The Senate, having constituted itself into an impeachment court, now faces the burden of managing that responsibility while its leadership is under active contest.
The impeachment trial cannot define the Senate since the institution is more than any one individual, according to a political pundit. It has bigger legislative functions, in that it still has to deliberate on the budget, attend to pending legislation and perform oversight functions that must not pause for political warfare.
Intense politicking, however, is a given. The government’s recent legal and political moves against members of the majority have only added fuel to an already volatile situation.
The actions against certain senators are recalibrating the chamber’s arithmetic. Senators facing legal exposure have heightened personal stakes in the leadership contest, making any prospect of bipartisan realignment harder to achieve.

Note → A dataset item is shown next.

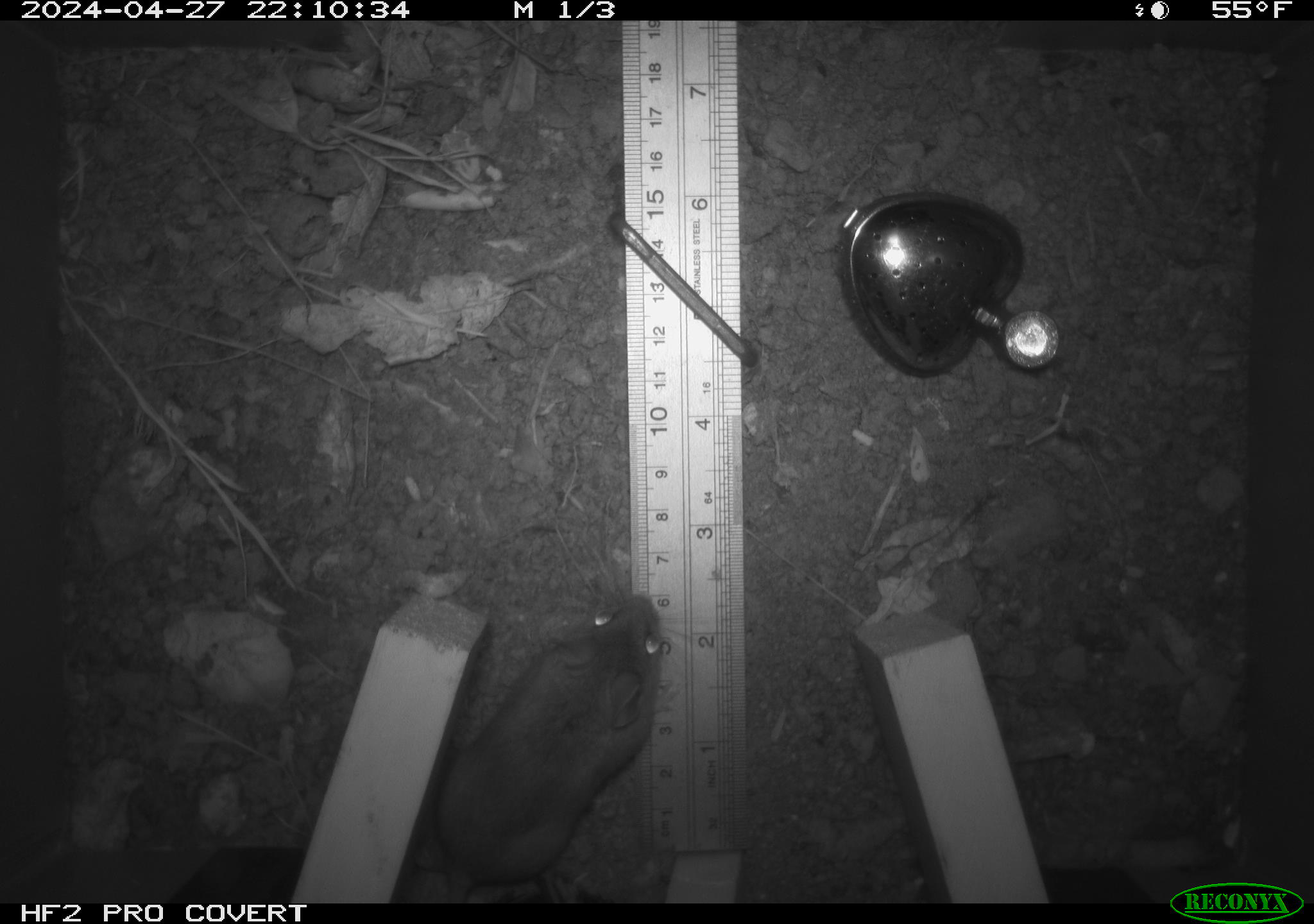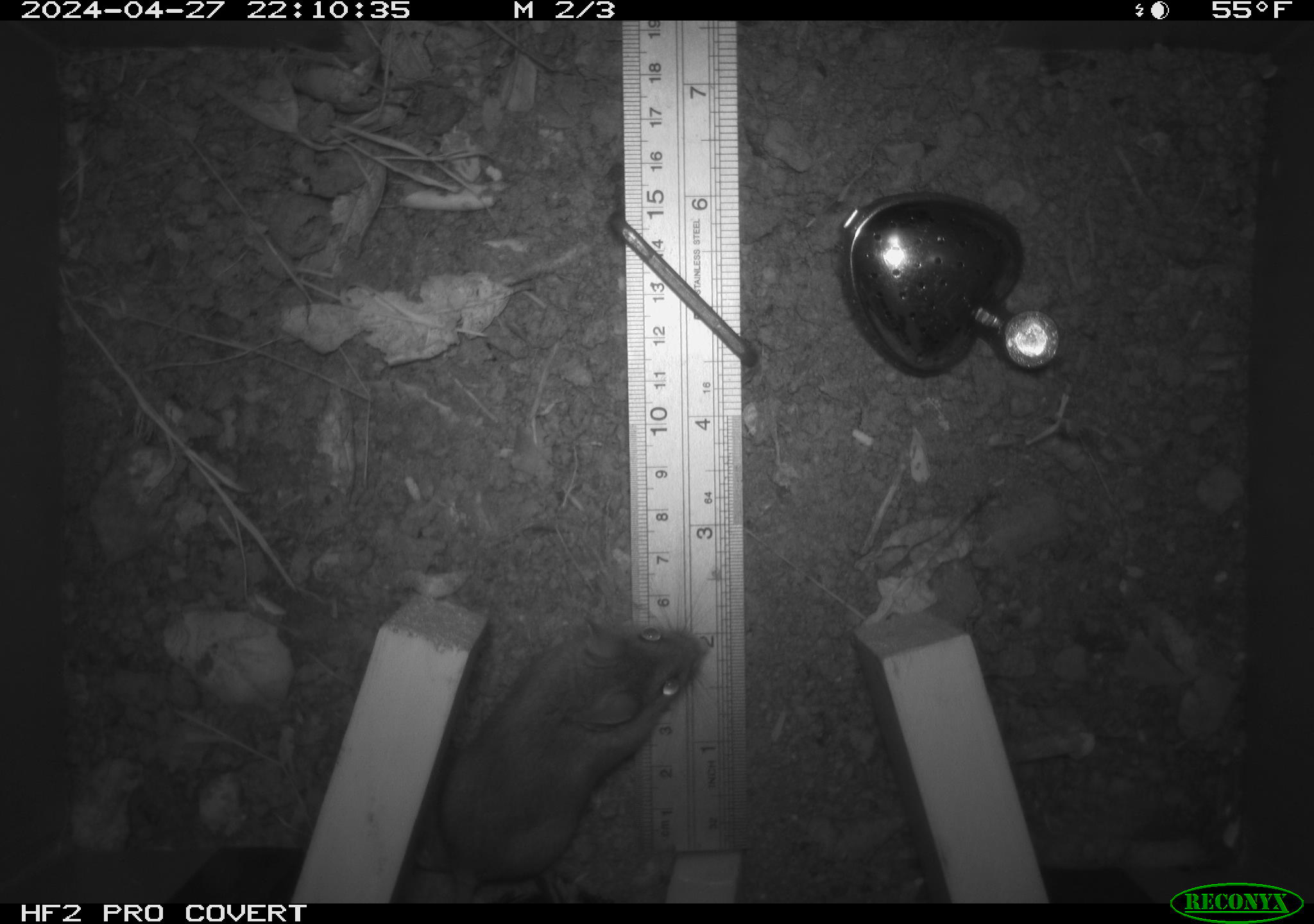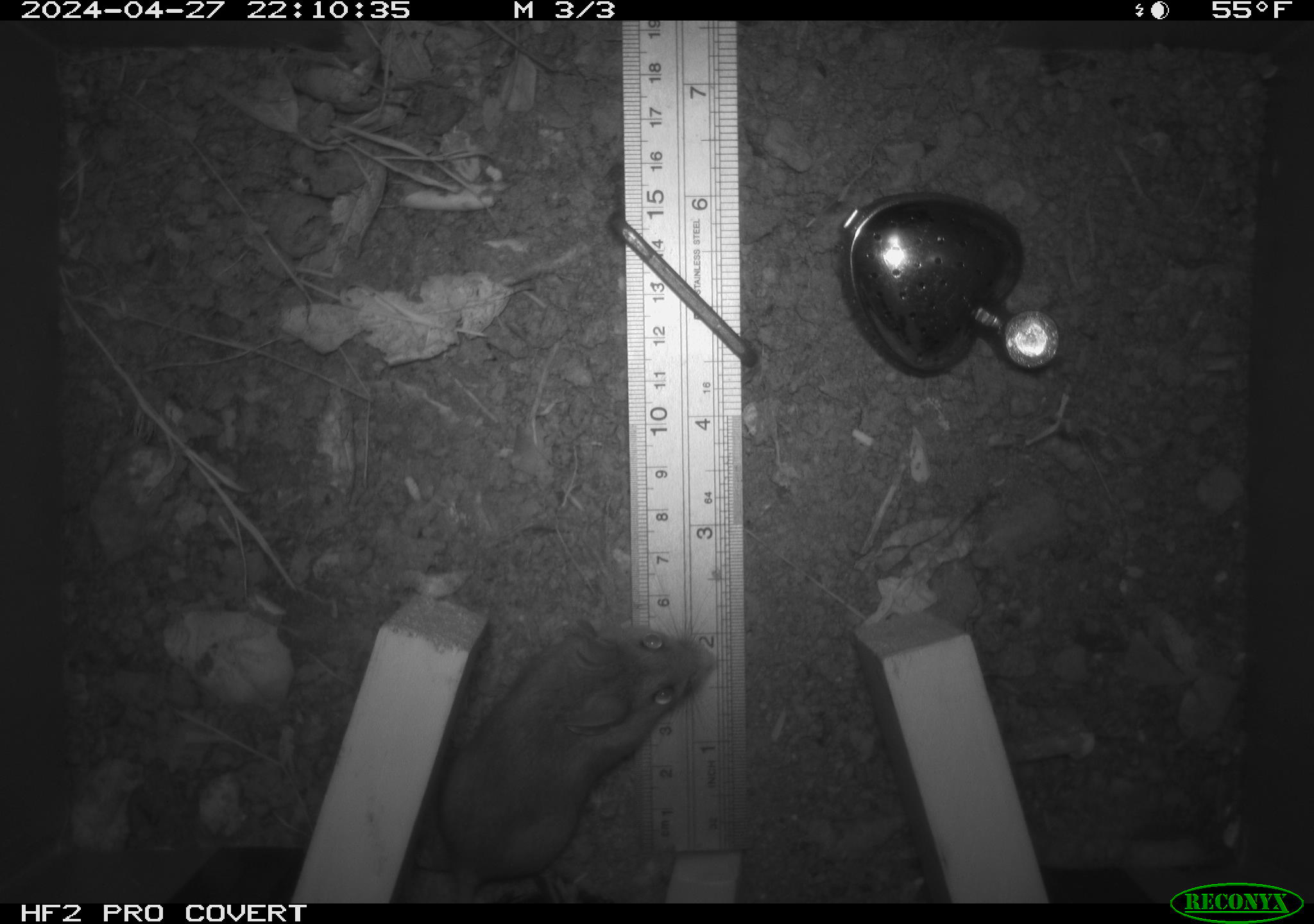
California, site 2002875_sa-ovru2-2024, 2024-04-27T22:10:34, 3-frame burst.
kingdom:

The developments in the Senate show that as early as two years before the crucial May 2028 polls, major factions are betting all in, since the Vice President, despite the impeachment trial, remains a potent electoral figure.
In poker, players who believe they hold a strong hand do not fold under pressure — they raise the ante instead.
The risk is that a game played this aggressively in the Senate will cause damage that will outlast any individual political outcome.
Burned relationships, broken procedural norms, and an exhausted public trust are the probable collateral costs of confrontational politics played to the hilt.
However, it would be up to the chamber’s leadership to transcend factional frictions and find the political space to realign the senators toward collaborative rather than adversarial conduct.
The chamber’s temperature needs a reset. Whether a positive realignment is achievable given the current balance of forces, is a separate and harder question.
Monday’s session opens against a backdrop of institutional strain that no single vote or maneuver will likely fully resolve.
It appears that for the first time in its recent history, the Senate is at war with itself.
Holding the Senate together will require a conspicuously scarce quality: statesmanship.